• _Passage extrait_
------------------------------------------------

Que les enseignants ne soient pas à l’aise avec la partie médicale peut éventuellement se comprendre ; en revanche, cela devient beaucoup plus inexcusable lorsqu’il s’agit de s’adapter sur le plan pédagogique pour permettre aux élèves en difficultés du fait de leur maladie de suivre les cours. Delphine Dannecker voit de nombreux cas de dénigrement de la part des professeurs d’élèves épileptiques qui les considèrent comme des fainéants. Il est vrai que les enfants épileptiques souffrent d’hyper-fatigabilité du fait des crises à répétition (même quand ce sont de très courtes crises) mais aussi à cause de leur traitement par neuroleptiques. En effet, pour compenser cette surexcitabilité des neurones, on prescrit des médicaments qui ont tendance à provoquer des somnolences. S’ajoutent à cela les éventuels épisodes d’« absences » dont nous parlions plus haut, et il n’en faut pas plus pour stigmatiser un élève et le classer parmi les cancres paresseux alors même qu’il est plein de bonne volonté et possède les capacités intellectuelles pour réussir !

------------------------------------------------

Données extraites d'une collection:
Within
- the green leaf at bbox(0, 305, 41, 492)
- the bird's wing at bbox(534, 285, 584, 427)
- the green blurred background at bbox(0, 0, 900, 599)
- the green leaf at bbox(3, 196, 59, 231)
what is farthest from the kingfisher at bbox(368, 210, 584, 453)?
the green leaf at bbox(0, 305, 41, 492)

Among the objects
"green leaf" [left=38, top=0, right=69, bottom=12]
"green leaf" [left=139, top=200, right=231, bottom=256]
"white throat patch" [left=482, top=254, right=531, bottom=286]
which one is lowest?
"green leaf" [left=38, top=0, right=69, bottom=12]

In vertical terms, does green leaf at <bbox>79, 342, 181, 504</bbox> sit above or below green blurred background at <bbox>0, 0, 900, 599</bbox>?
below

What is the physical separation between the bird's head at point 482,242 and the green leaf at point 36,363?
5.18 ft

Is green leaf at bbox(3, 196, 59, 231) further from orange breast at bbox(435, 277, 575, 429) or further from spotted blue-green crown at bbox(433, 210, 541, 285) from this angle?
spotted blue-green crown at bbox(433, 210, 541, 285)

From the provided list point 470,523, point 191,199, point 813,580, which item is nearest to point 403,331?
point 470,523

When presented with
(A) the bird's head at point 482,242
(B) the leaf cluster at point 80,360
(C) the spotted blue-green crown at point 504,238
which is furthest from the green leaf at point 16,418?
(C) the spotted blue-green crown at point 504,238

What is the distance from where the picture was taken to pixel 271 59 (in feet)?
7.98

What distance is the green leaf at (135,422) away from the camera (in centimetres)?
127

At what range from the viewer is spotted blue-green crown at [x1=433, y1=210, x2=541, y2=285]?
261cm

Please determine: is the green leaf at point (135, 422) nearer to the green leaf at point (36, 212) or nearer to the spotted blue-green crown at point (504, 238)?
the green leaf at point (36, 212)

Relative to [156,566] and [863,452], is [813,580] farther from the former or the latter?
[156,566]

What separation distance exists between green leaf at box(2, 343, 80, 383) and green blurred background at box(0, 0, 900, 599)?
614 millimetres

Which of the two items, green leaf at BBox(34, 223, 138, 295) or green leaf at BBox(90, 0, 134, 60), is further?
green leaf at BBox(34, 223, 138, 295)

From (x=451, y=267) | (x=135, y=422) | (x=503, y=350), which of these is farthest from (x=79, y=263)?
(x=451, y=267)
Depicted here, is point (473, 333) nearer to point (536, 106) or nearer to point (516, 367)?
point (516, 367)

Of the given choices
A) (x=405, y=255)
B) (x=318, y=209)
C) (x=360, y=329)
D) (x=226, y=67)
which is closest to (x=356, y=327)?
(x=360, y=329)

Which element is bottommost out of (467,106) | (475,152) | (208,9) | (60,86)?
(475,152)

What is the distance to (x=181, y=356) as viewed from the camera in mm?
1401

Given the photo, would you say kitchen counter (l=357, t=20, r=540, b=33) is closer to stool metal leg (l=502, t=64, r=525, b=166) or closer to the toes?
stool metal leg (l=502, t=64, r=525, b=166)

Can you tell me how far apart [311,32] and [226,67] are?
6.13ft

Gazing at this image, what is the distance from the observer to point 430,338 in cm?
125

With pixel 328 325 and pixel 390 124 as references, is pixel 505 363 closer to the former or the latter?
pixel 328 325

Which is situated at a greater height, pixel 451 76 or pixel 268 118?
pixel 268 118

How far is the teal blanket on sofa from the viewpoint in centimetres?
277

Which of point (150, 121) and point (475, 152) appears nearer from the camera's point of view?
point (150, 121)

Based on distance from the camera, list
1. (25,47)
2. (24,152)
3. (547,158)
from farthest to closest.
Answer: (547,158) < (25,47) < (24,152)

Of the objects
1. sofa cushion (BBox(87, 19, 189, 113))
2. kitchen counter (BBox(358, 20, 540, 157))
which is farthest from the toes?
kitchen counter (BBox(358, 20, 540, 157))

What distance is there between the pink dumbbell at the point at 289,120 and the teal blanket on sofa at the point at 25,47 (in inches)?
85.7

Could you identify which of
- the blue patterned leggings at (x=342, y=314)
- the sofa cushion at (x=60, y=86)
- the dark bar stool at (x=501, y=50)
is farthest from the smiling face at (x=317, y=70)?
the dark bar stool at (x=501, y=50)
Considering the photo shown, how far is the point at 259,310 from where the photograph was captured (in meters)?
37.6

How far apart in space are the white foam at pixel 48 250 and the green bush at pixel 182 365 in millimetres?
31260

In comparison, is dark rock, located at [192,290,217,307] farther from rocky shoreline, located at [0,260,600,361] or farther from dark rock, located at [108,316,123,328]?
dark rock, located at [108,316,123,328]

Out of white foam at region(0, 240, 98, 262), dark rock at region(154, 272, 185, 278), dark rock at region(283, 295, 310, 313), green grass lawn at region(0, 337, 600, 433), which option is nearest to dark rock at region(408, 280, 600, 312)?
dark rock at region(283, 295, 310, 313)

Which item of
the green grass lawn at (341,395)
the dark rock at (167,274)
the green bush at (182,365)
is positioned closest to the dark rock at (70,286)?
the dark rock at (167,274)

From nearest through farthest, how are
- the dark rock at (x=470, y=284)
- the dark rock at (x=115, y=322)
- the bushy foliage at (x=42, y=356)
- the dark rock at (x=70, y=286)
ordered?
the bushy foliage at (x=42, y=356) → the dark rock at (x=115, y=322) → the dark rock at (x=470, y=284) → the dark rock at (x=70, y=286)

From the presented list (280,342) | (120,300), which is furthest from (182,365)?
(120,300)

------------------------------------------------

D'après le passage ci-dessus, quelles sont les deux causes de l'hyper-fatigabilité des enfants épileptiques ?

Les crises à répétition, même très courtes, et leur traitement par neuroleptiques.